TV Times Awards Favourite Actress Nominees
Amanda Redman
With 10 new episodes of New Tricks out this year, it feels as though Amanda Redman has spent most of 2011 in our living rooms as cop Sandra Pullman. Which is no bad thing, because she's an assured actress at the top of her game. Amanda's a feisty character, too. A vocal critic of TV's tendency to employ people with no acting experience, she was prepared to back up her criticism by setting up a theatre school for young actors. She teaches there every weekend.
Sue Johnston
Not a great year for forensic fans, because we saw the end of Waking the Dead and Sue's popular psychological profiler, Grace Foley. Sue felt the end had come too soon, and told TV Times as much in March. "I feel robbed - I'm very sad about it." Fortunately we were able to enjoy her in another role this year - Margery in new BBC1 show Sugartown, where she reminded us just how good she is with comedy, as well as grisly cadavers.
Suranne Jones
Hats off to Suranne Jones. She didn't just star in excellent new ITV cop show Scott and Bailey as DC Rachel Bailey, she actually co-created it with fellow ex-Corrie star Sally Lindsay.
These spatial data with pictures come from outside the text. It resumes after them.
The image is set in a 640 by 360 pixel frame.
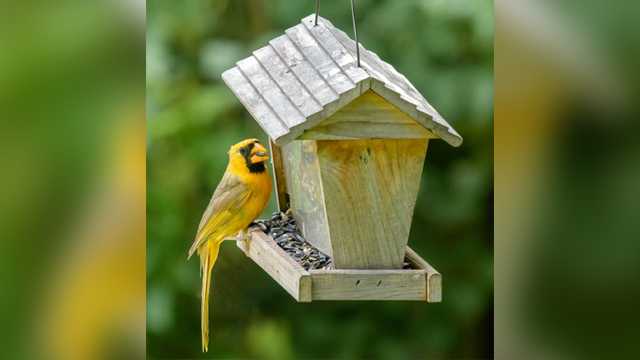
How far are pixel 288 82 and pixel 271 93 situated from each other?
5cm

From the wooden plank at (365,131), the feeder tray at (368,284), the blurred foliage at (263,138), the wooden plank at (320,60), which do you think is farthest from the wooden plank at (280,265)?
the blurred foliage at (263,138)

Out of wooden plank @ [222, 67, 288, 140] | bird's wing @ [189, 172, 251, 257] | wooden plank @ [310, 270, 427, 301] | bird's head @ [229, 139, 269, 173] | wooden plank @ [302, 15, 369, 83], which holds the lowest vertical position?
wooden plank @ [310, 270, 427, 301]

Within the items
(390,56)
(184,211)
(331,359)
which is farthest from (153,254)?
(390,56)

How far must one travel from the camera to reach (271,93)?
90.2 inches

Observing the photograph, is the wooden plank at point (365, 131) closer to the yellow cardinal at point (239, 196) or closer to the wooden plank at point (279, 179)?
the yellow cardinal at point (239, 196)

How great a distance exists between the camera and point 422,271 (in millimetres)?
2277

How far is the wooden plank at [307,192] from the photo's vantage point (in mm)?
2344

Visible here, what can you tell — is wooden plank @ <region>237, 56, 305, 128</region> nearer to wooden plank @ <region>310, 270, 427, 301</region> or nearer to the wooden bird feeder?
the wooden bird feeder

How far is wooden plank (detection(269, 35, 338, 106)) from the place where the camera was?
212 cm

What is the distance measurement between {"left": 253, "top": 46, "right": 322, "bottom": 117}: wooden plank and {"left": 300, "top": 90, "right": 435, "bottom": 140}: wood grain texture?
0.05 metres

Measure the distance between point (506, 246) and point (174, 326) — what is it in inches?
89.6

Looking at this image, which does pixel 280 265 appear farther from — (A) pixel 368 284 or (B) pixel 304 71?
(B) pixel 304 71

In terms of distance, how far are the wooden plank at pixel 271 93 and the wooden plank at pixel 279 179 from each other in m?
0.46

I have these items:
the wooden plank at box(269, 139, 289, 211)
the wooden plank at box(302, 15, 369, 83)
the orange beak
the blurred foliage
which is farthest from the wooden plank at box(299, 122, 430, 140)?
the blurred foliage
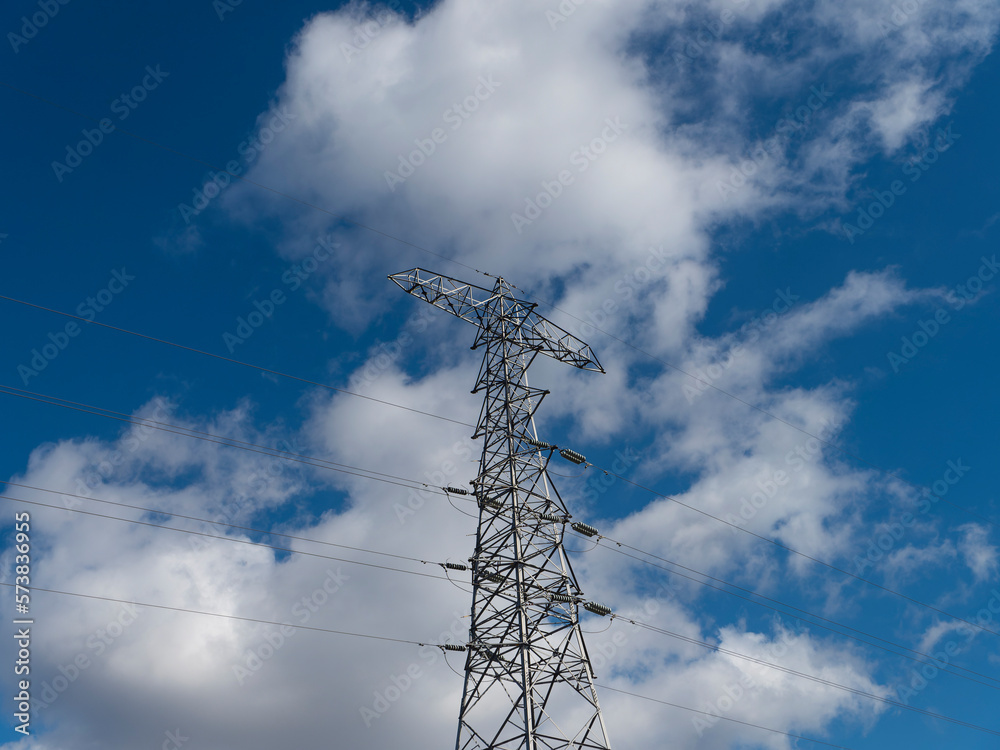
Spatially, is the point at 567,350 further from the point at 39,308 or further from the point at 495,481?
the point at 39,308

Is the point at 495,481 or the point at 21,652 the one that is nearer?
the point at 21,652

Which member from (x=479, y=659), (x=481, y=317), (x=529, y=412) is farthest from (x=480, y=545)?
(x=481, y=317)

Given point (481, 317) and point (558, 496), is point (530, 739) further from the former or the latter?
point (481, 317)

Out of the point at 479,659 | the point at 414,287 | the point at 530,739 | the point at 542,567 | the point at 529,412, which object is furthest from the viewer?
the point at 414,287

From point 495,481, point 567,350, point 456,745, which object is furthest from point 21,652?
point 567,350

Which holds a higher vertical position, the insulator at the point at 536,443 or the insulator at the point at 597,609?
the insulator at the point at 536,443

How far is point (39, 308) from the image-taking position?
20500 millimetres

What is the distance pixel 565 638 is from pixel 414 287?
16.5 metres

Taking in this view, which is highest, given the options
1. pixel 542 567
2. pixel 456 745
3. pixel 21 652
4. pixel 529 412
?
pixel 529 412

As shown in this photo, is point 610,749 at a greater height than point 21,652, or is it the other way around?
point 21,652

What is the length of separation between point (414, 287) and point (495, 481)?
10181 millimetres

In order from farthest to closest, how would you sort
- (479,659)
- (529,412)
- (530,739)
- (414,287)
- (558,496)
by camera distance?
(414,287)
(529,412)
(558,496)
(479,659)
(530,739)

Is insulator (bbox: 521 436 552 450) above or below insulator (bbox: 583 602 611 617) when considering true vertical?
above

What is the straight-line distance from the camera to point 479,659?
854 inches
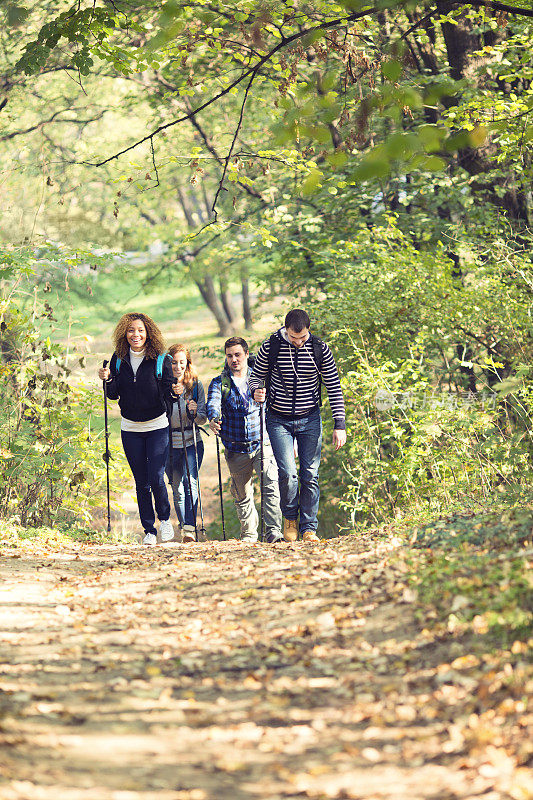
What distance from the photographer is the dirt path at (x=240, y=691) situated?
291 cm

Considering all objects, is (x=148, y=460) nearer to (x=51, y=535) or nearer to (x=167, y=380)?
(x=167, y=380)

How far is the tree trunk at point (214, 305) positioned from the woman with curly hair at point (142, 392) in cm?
2139

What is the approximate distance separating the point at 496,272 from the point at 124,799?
772cm

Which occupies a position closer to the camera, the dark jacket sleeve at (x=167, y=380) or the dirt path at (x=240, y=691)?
the dirt path at (x=240, y=691)

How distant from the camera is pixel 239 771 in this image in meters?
3.02

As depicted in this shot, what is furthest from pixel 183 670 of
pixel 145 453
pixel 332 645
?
pixel 145 453

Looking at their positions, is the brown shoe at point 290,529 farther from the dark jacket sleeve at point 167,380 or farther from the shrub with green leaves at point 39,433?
the shrub with green leaves at point 39,433

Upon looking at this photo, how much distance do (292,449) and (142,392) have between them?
4.62ft

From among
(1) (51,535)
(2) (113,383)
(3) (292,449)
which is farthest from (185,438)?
(1) (51,535)

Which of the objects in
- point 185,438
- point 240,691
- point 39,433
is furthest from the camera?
point 39,433

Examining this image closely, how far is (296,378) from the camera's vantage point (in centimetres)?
705

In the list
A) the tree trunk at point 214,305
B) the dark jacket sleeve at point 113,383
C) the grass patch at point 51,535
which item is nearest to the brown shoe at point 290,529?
the grass patch at point 51,535

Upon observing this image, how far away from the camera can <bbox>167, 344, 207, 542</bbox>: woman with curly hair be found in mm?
7693

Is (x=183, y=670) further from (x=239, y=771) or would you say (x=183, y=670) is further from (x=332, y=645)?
(x=239, y=771)
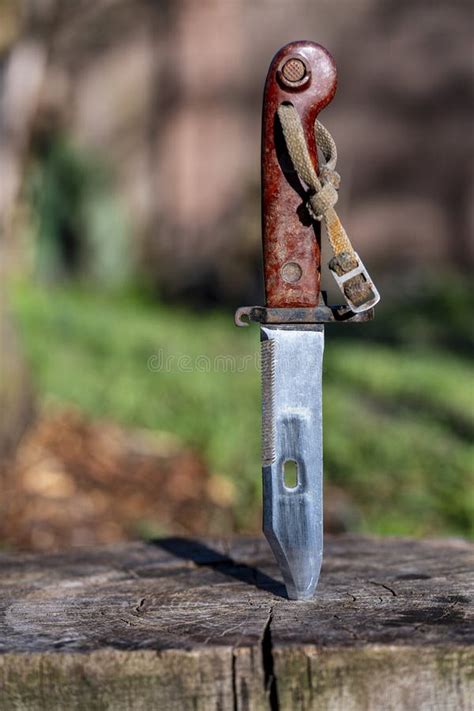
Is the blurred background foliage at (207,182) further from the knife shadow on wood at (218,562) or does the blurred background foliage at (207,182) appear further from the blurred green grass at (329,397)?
the knife shadow on wood at (218,562)

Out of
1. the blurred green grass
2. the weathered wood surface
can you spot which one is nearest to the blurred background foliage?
the blurred green grass

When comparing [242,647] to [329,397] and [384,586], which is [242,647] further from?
[329,397]

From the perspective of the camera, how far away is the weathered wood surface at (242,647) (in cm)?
169

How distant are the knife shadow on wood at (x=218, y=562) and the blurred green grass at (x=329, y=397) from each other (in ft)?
5.89

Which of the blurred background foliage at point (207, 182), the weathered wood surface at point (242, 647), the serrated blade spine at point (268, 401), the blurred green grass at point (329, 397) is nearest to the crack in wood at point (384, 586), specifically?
the weathered wood surface at point (242, 647)

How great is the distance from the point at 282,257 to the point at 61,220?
33.0 feet

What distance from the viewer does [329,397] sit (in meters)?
5.96

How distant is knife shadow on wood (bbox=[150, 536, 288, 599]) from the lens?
2199mm

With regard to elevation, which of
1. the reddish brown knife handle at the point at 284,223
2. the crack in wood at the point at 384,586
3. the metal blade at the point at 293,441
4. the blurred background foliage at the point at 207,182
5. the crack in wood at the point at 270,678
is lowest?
the crack in wood at the point at 270,678

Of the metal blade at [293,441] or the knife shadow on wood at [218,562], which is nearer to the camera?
Result: the metal blade at [293,441]

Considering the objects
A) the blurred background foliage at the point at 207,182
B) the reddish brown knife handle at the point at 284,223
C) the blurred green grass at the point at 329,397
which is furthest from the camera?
the blurred background foliage at the point at 207,182

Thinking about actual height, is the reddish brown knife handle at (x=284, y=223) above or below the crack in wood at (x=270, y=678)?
above

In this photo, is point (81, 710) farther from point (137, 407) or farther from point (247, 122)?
point (247, 122)

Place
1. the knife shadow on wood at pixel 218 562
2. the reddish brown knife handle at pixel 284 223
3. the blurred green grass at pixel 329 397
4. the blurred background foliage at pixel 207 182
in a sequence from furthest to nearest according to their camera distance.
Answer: the blurred background foliage at pixel 207 182, the blurred green grass at pixel 329 397, the knife shadow on wood at pixel 218 562, the reddish brown knife handle at pixel 284 223
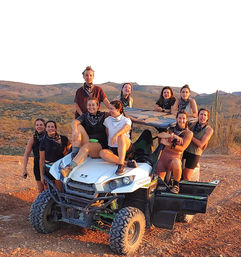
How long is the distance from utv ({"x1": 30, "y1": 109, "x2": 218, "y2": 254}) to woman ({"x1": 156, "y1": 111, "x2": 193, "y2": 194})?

Suranne also found time for a cameo appearance in Doctor Who episode The Doctor's Wife. In the process she achieved what many an enemy (and smitten fan) would have liked to have done: biting Matt Smith on the neck.
Lesley Sharp
And in the blue corner... Suranne's co-star in Scott and Bailey, Lesley Sharp. If Bailey put the feistiness into ITV's dynamic new cop pairing, Lesley injected a shot of much needed calm. As DC Janet Scott, she often had to reign in her more volatile colleague. Earlier in the year, she was equally convincing in an utterly different role - playing The Shadow Line's tragic Julie Bede, a wife who was losing her mind to early onset Alzheimer's.
Julia McKenzie
Where would Miss Marple be without her trademark twinkle? Employing just the right balance of sweet wit and savage, crime-solving insight, Julia has rapidly developed into one of our favourite ever Marples - always the best thing about the popular detective strand, even when she's surrounded by big name cameos (which is every episode). If she's not careful, she may end up turning herself into a National Treasure.
Dame Maggie Smith
Talking of National Treasures... If anyone had forgotten that Maggie Smith is one of the finest British actresses of her generation, their memories were firmly jolted by her stellar performance in the hit ITV drama of the year, Downton Abbey. One foot firmly in the past ("What is a 'weekend'?" she memorably asked in the first series) and at times slightly terrifying, her Dowager Countess is one of the best things about this brilliant show.